Coracini assinala, ainda, a existência de três orientações ligadas à área do discurso: a Análise de Discurso Anglo-Saxônica, a Análise Crítica do Discurso e a Análise do Discurso de linha francesa.

A primeira das orientações se refere à Análise de Discurso Anglo-Saxônica, cujo autor mais representativo foi o lingüista-americano Harris. Essa orientação considera o texto como uma unidade a ser analisada em seus componentes lingüísticos-textuais levando em conta a situação de comunicação (quem escreveu, para quem, onde, o que, quando e com que intenções).

A segunda orientação, a Análise Crítica do Discurso, é também de origem anglo- saxônica e se ancora nos postulados de Fairclough e seu objetivo principal é conscientizar professores e leitores dos aspectos ideológicos dos textos.

Por fim, a terceira orientação, conhecida como a Análise do Discurso de linha francesa trata de aspectos relacionados à heterogeneidade da linguagem e do sujeito; este último entendido como cindido e atravessado pelo inconsciente e, dessa forma, “incapaz de se autocontrolar e de controlar os efeitos de sentido do seu dizer” (CORACINI, 2003, p, 236). Já a noção de heterogeneidade, segundo a autora (2003, p. 237), é entendida como “constitutiva do próprio sujeito, isto é, do seu inconsciente, do próprio discurso – vozes que se interpenetram, se embaralham, se adentram uma na outra – e, consequentemente do

próprio texto”. Essa terceira concepção é a que nos interessa mais de perto, por ser aquela que tem orientado nossa pesquisa.
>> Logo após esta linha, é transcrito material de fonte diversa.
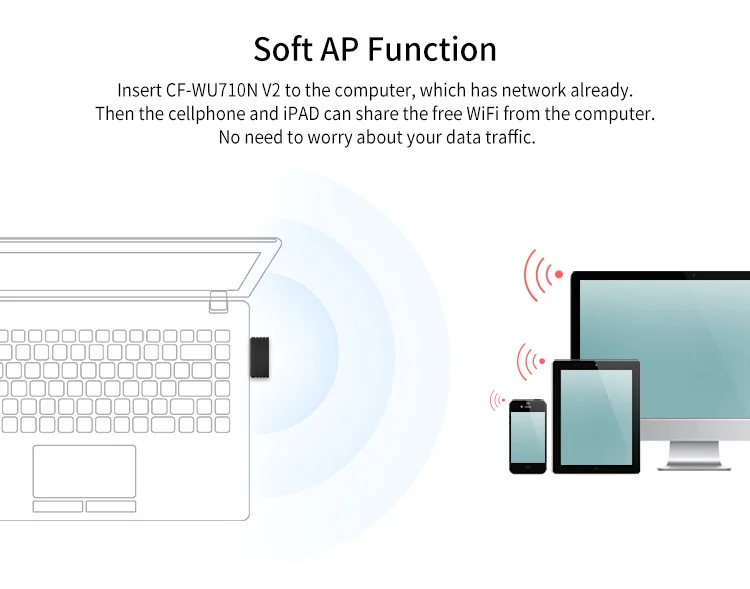 Soft AP Function

Insert CF-WU710N V2 to the computer, which has network already. Then the cellphone and iPAD can share the free WiFi from the computer. No need to worry about your data traffic.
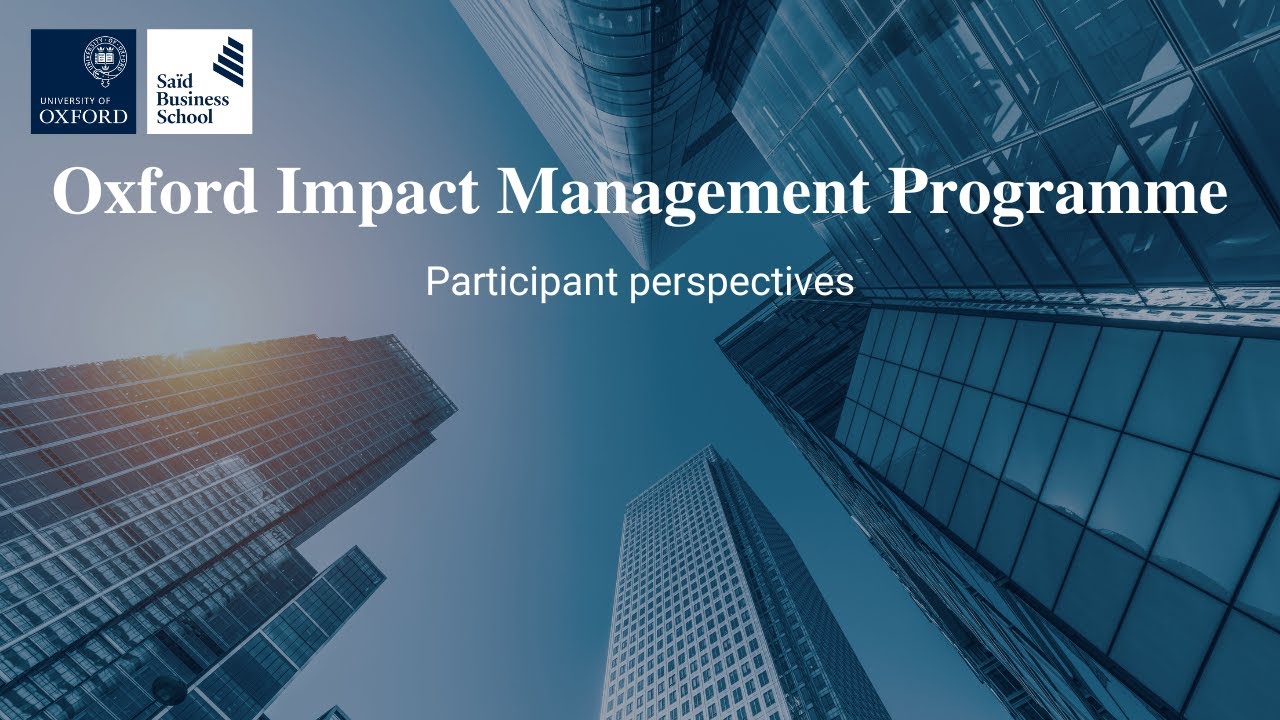 UNIVERSITY OF OXFORD

Saïd Business School

Oxford Impact Management Programme

Participant perspectives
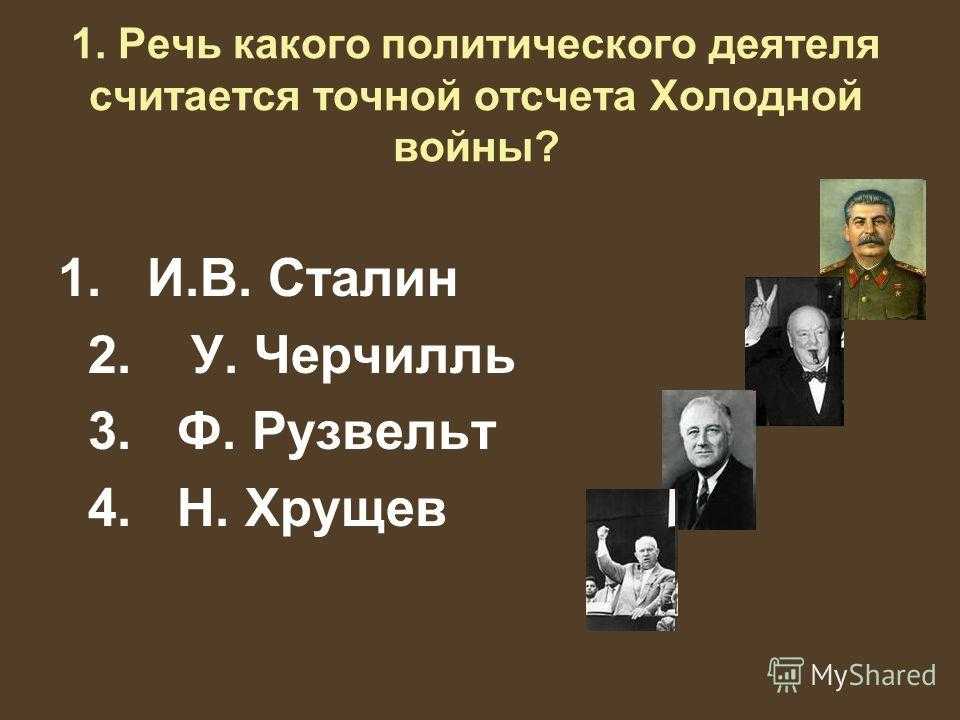 1. Речь какого политического деятеля считается точной отсчета Холодной войны?

1. И.В. Сталин
2. У. Черчилль
3. Ф. Рузвельт
4. Н. Хрущев

MyShared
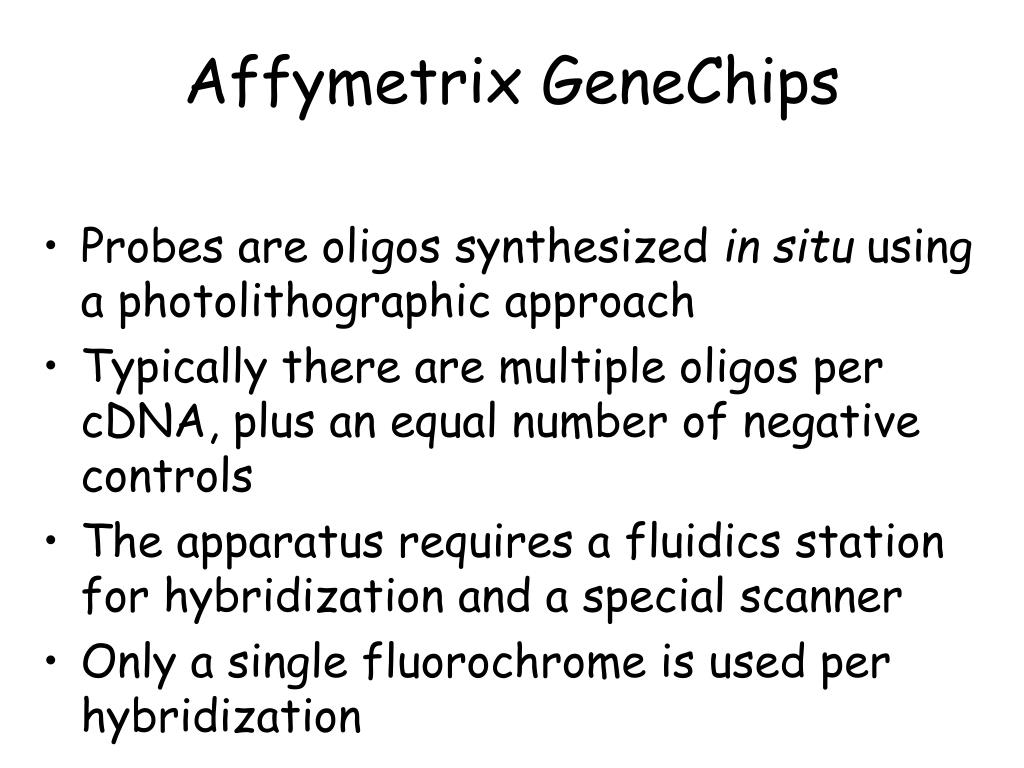 Affymetrix GeneChips

• Probes are oligos synthesized in situ using a photolithographic approach
• Typically there are multiple oligos per cDNA, plus an equal number of negative controls
• The apparatus requires a fluidics station for hybridization and a special scanner
• Only a single fluorochrome is used per hybridization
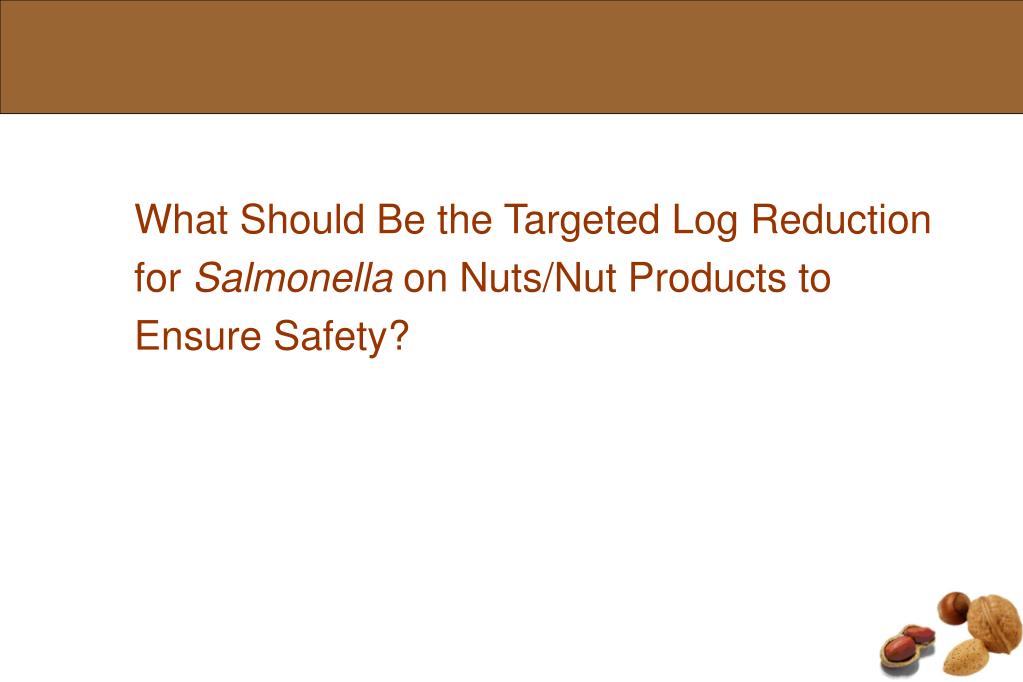 What Should Be the Targeted Log Reduction for Salmonella on Nuts/Nut Products to Ensure Safety?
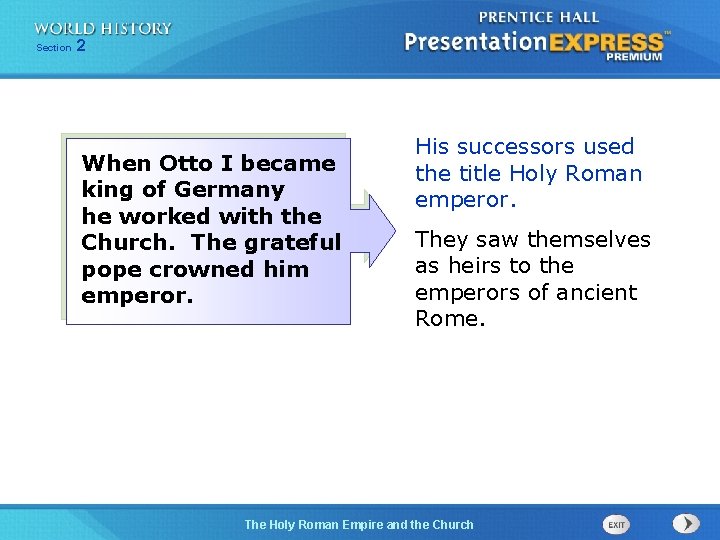 WORLD HISTORY
Section 2

PRENTICE HALL
PresentationEXPRESS™
PREMIUM

When Otto I became king of Germany he worked with the Church. The grateful pope crowned him emperor.

His successors used the title Holy Roman emperor.

They saw themselves as heirs to the emperors of ancient Rome.

The Holy Roman Empire and the Church

EXIT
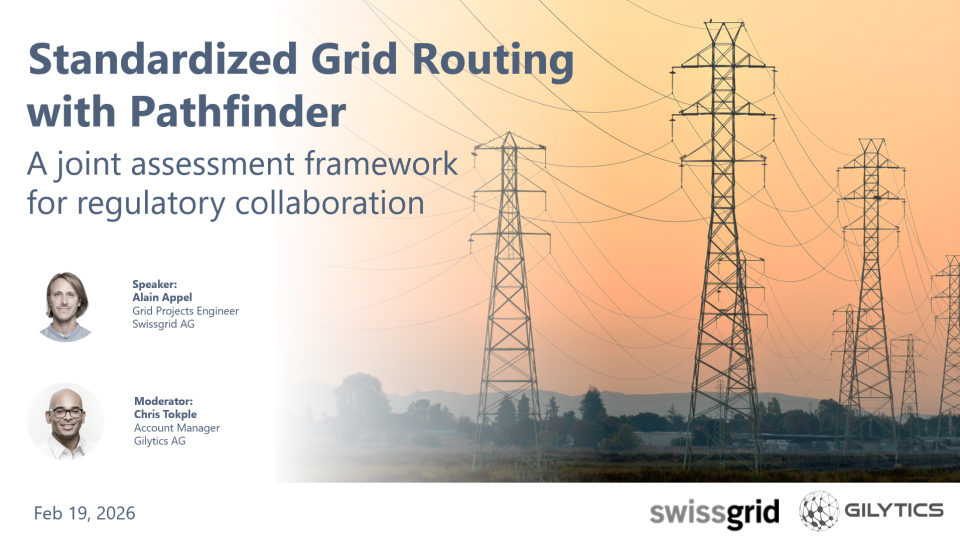 Standardized Grid Routing with Pathfinder

A joint assessment framework for regulatory collaboration

Speaker:
Alain Appel
Grid Projects Engineer
Swissgrid AG

Moderator:
Chris Tokple
Account Manager
Gilytics AG

Feb 19, 2026

swissgrid

GILYTICS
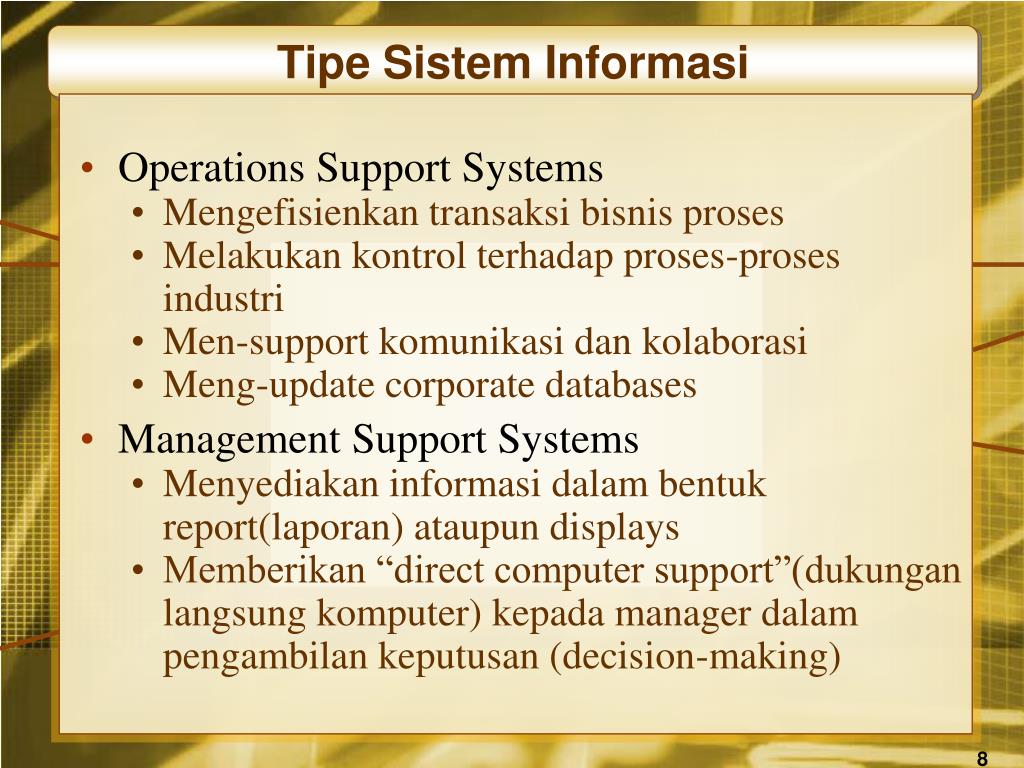 Tipe Sistem Informasi

• Operations Support Systems
  • Mengefisienkan transaksi bisnis proses
  • Melakukan kontrol terhadap proses-proses industri
  • Men-support komunikasi dan kolaborasi
  • Meng-update corporate databases
• Management Support Systems
  • Menyediakan informasi dalam bentuk report(laporan) ataupun displays
  • Memberikan “direct computer support”(dukungan langsung komputer) kepada manager dalam pengambilan keputusan (decision-making)

8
Também definimos o presente estudo como uma pesquisa de natureza qualitativa, já que se ocupa da identificação, explicação e interpretação de fatores que contribuem para a compreensão dos processos que envolvem a produção textual, no tocante a relação entre os posicionamentos do sujeito e a assunção da autoria, segundo a concepção de Possenti (2002) e Baptista (2005).